▶ Try it
Please list every method the provider failover text below gives for forcing a failure of the primary in staging.
Text under study section start
What about streaming responses?
Stream from whichever provider you've selected, but only commit to a provider once the stream actually starts. If the connection fails before the first token, fall over and start the stream fresh on the next provider. If it fails mid-stream, you generally restart the request on the fallback rather than trying to resume — so make the consuming side idempotent (don't act on partial output until the stream completes cleanly).
How do I actually test that failover works?
Force the failure on purpose. In staging, point the primary at a bad base URL or an invalid key, or use a mock that returns 503s, and confirm the agent rides the fallback and still completes. Then test recovery: restore the primary and confirm the breaker closes and routing returns to it. Put this drill on a schedule — an untested fallback path is the one that fails when you finally need it.
Should the fallback be a smaller or cheaper model?
It can be, and often should be on a different provider so a single vendor outage can't take out both. A capable-enough fallback that's available beats a perfect one that's down. The trade-off is your call: some teams fall back to a comparable model on another provider (consistency), others to a cheaper/smaller one (cost) and accept slightly lower quality during the outage window. Either is fine as long as the fallback can actually complete the task.
Text under study section end
Information supplied section start
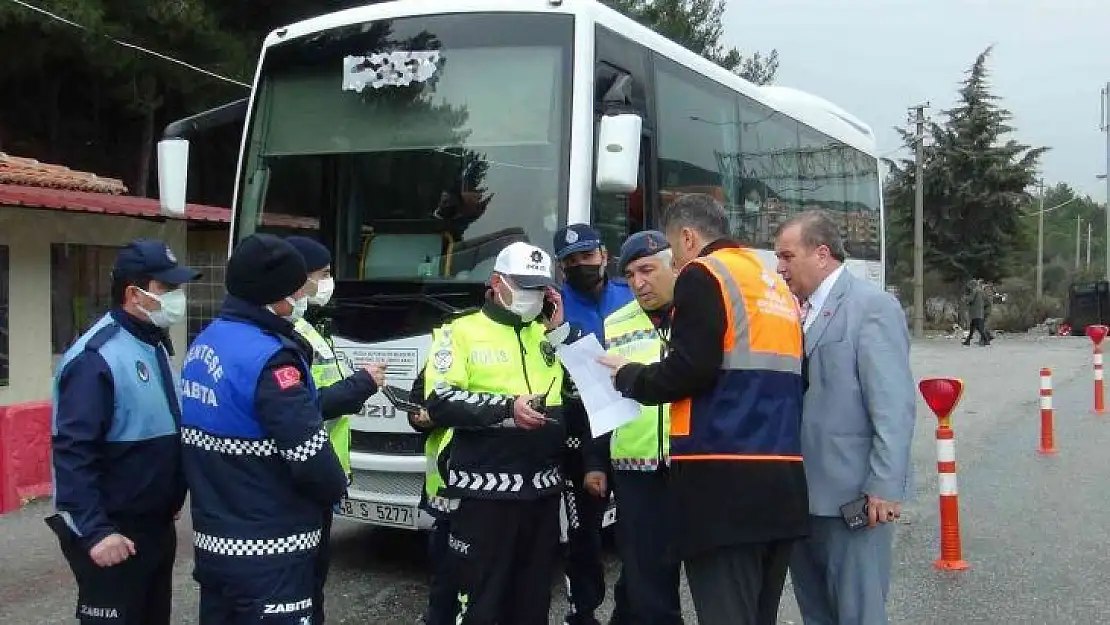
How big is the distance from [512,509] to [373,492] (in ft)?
6.12

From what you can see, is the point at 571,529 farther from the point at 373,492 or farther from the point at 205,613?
the point at 205,613

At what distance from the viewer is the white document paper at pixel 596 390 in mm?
3500

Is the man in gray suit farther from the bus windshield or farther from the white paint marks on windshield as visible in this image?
the white paint marks on windshield

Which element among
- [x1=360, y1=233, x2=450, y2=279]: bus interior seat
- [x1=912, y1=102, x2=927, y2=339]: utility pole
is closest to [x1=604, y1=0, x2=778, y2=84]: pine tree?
[x1=912, y1=102, x2=927, y2=339]: utility pole

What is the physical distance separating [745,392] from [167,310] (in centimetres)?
218

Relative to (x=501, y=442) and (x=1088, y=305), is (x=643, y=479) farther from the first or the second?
(x=1088, y=305)

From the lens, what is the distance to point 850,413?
11.6ft

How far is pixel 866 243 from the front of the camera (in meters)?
13.0

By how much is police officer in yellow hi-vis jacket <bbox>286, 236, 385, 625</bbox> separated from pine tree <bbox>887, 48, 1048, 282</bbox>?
1588 inches

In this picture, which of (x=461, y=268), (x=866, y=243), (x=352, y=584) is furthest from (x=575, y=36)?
(x=866, y=243)

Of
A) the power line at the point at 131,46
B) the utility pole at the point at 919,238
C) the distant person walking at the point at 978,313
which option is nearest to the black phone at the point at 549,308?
the power line at the point at 131,46

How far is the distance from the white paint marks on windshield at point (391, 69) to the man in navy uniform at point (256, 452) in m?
2.99

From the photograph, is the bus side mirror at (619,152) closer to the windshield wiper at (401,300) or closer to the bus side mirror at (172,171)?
the windshield wiper at (401,300)

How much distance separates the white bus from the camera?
5.52m
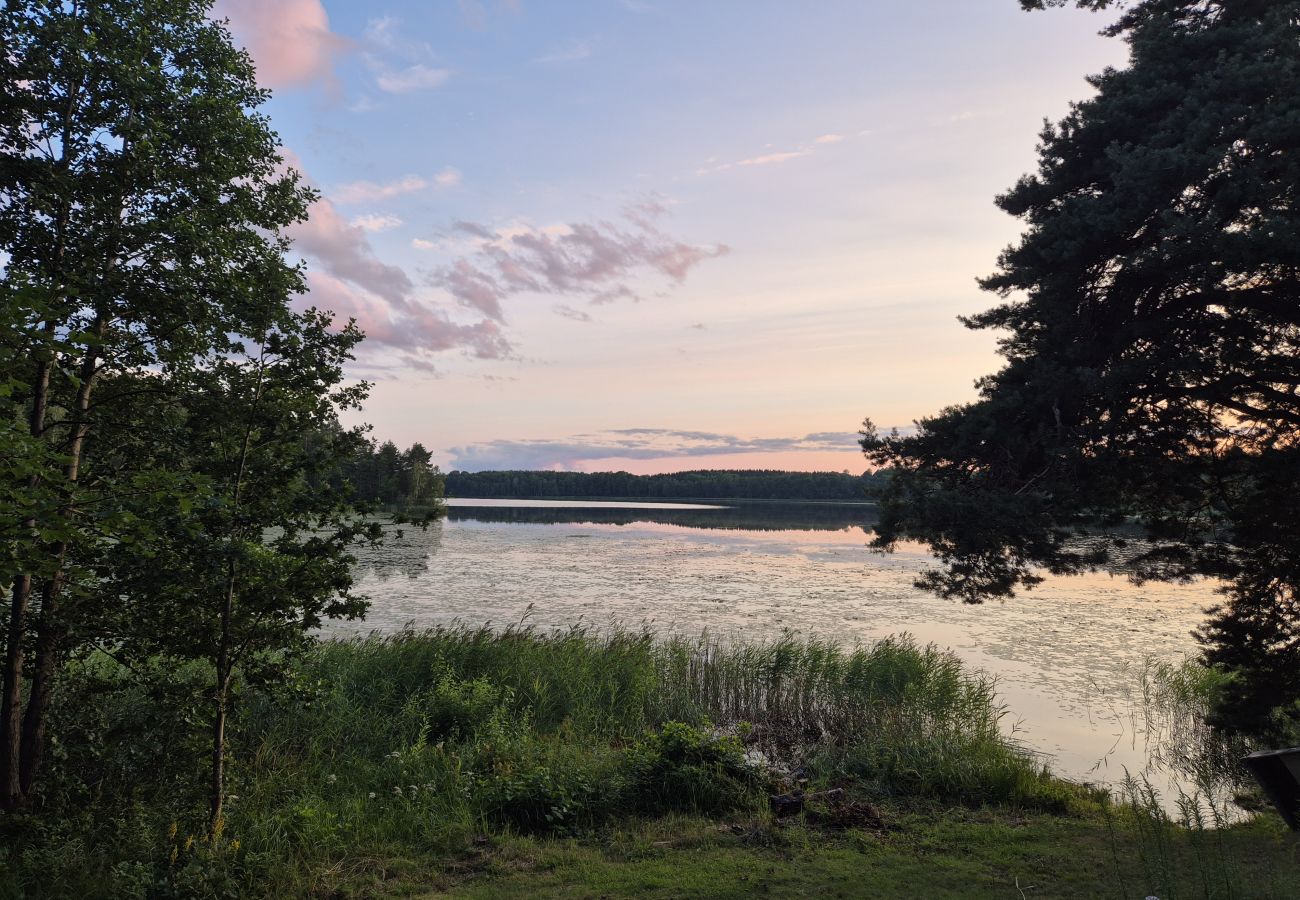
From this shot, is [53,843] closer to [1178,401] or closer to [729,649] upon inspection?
[1178,401]

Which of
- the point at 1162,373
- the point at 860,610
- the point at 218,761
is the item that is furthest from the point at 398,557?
the point at 1162,373

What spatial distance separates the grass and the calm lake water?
10.1 ft

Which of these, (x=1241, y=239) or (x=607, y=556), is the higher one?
(x=1241, y=239)

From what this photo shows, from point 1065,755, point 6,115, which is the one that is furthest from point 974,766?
point 6,115

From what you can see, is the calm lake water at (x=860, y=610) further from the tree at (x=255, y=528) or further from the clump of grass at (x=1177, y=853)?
the tree at (x=255, y=528)

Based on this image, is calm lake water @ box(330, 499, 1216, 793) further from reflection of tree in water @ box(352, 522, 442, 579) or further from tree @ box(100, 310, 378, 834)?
tree @ box(100, 310, 378, 834)

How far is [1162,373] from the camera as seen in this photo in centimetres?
709

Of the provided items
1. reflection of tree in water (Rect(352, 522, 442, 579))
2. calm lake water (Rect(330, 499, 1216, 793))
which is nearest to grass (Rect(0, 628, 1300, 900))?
calm lake water (Rect(330, 499, 1216, 793))

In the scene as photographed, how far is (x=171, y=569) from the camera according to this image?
5.12m

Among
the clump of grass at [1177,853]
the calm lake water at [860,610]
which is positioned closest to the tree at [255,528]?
the clump of grass at [1177,853]

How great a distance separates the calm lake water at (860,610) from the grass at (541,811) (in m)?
3.07

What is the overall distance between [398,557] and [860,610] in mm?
21014

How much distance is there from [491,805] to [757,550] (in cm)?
3432

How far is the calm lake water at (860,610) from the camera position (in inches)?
504
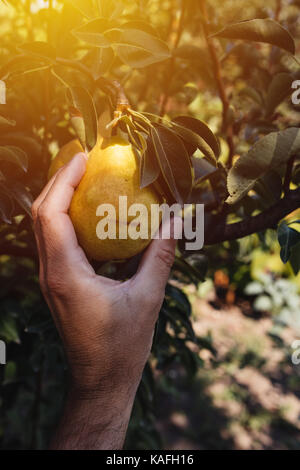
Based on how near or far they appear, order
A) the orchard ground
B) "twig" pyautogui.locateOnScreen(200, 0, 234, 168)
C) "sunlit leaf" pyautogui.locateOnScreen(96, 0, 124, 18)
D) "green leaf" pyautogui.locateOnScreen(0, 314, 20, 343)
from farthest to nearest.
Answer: the orchard ground, "green leaf" pyautogui.locateOnScreen(0, 314, 20, 343), "twig" pyautogui.locateOnScreen(200, 0, 234, 168), "sunlit leaf" pyautogui.locateOnScreen(96, 0, 124, 18)

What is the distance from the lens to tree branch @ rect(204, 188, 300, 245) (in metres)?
0.90

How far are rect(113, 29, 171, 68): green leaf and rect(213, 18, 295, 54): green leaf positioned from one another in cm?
12

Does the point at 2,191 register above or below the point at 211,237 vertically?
above

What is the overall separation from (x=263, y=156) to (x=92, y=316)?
0.46 meters

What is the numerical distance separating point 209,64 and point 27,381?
4.35 ft

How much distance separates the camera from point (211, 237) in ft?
3.28

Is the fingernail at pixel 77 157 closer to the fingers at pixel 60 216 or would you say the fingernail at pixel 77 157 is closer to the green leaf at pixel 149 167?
the fingers at pixel 60 216

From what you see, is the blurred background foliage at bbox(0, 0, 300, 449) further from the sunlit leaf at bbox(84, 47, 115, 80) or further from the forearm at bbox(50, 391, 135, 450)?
the forearm at bbox(50, 391, 135, 450)

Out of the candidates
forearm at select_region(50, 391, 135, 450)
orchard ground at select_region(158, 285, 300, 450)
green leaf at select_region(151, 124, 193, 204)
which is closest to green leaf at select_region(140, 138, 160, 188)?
green leaf at select_region(151, 124, 193, 204)

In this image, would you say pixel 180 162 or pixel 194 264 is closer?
pixel 180 162

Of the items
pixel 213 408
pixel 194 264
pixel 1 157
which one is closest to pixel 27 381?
pixel 194 264
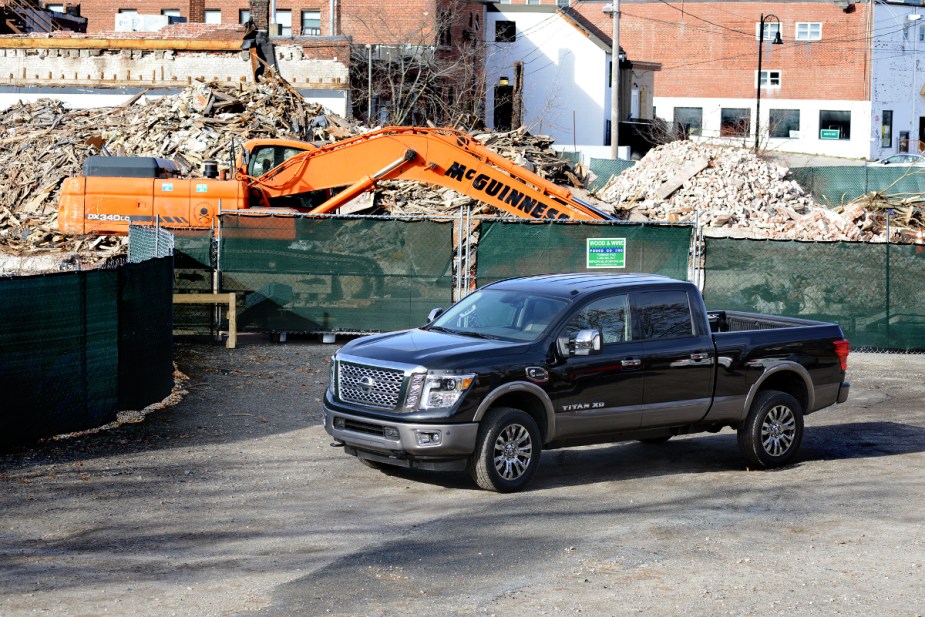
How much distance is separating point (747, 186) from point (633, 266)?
1598 centimetres

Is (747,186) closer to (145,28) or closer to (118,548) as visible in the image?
(118,548)

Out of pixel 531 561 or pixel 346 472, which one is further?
pixel 346 472

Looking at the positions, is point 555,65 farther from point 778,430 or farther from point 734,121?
point 778,430

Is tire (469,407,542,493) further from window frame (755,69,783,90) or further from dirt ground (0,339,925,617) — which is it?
window frame (755,69,783,90)

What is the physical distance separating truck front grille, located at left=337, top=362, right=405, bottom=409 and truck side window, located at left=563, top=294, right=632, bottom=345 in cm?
176

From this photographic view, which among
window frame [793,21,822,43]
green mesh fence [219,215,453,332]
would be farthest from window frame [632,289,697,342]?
window frame [793,21,822,43]

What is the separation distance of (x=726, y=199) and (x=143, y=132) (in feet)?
56.4

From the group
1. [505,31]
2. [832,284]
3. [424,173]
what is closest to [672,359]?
[832,284]

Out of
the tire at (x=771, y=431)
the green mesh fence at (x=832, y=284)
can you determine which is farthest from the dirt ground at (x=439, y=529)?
the green mesh fence at (x=832, y=284)

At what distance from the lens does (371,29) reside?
59375 mm

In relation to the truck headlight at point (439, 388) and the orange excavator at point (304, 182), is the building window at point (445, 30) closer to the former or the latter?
the orange excavator at point (304, 182)

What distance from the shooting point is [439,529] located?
9625mm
Information supplied section end
▶ Response area
- Point the primary at a bad base URL.
- Give the primary an invalid key.
- Use a mock that returns 503s.